I have a df, and I want to compare 1 column to each of the remaining columns in the df, count and calculate the ratio.
import numpy as np
import pandas as pd
indices = (1,2,3,4,5,6)
col = ["gender", "under 15", "homework finishing"]
data = (["Female", True, "No"], ["Female", False, "Yes"], ["Male", True, "Yes"], ["Female", True, "No"],
["Male", True, "No"], ["Female", False, "Yes"])
df = pd.DataFrame(data, index = indices, columns = col)
And I want the result to be:
Initially, I tried using multiindex but failed. Or should I use groupby?
I am wondering if it is possible to do this by pandas? Any hint or help is welcome
CodePudding user response:
I'm not really sure how you want to divide it, since your first column has both Gender
and Under 15
as indices, and the values are split into halves between them somehow (it doesn't add up with your first table example either).

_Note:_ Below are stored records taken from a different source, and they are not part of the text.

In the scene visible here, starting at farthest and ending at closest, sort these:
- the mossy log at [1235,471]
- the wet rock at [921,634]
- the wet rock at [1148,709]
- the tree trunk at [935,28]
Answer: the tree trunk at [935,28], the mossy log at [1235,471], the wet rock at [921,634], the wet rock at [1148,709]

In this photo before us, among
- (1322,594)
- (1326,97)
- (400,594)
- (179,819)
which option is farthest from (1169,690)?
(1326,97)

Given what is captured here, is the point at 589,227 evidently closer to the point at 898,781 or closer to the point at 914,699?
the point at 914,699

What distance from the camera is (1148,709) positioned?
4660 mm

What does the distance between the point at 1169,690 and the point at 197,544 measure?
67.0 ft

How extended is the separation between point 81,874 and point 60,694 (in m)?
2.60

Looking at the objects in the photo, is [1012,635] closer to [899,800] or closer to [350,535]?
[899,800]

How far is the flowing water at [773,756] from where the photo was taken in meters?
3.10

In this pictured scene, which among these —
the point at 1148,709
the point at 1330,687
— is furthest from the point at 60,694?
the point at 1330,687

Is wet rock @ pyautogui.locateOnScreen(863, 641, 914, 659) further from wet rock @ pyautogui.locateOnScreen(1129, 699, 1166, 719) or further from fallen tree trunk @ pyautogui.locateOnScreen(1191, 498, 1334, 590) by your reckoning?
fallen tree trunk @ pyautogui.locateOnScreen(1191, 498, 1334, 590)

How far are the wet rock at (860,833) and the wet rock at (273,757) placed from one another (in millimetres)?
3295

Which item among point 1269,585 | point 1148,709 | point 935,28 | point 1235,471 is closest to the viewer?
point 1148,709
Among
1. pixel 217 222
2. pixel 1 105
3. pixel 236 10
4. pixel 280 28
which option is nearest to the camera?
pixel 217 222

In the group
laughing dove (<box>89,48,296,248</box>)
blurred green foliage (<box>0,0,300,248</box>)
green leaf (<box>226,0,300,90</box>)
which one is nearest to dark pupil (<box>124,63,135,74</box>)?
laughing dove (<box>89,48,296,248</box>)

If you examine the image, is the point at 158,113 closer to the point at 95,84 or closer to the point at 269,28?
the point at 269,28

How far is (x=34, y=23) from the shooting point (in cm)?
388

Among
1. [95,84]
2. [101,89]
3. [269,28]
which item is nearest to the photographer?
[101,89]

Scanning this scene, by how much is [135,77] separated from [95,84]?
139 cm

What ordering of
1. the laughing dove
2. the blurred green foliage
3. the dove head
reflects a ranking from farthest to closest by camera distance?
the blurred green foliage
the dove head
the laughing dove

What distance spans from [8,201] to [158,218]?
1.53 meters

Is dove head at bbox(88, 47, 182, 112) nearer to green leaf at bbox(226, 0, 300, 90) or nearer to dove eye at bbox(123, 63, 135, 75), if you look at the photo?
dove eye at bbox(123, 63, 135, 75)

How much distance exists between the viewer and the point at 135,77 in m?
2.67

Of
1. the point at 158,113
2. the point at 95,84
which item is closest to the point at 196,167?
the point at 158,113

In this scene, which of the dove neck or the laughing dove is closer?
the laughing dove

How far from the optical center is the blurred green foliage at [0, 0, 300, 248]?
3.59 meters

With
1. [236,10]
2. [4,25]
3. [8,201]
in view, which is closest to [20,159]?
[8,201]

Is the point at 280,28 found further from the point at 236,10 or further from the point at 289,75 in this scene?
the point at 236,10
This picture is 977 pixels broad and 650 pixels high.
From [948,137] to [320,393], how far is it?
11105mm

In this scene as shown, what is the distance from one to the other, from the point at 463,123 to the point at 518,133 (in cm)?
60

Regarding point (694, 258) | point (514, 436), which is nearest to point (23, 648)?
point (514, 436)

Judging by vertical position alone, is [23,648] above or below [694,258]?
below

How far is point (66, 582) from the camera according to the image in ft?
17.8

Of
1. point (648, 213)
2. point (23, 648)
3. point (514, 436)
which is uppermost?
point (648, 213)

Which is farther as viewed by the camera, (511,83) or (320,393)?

But this kind of resembles your example:
>>> df.groupby(["gender", "homework finishing"]).size().unstack()
homework finishing No Yes
gender
Female 2 2
Male 1 1
>>> df.groupby(["under 15", "homework finishing"]).size().unstack()
homework finishing No Yes
under 15
False NaN 2.0
True 3.0 1.0
You of course still need to add the percentage division, but I'm sure you can manage that.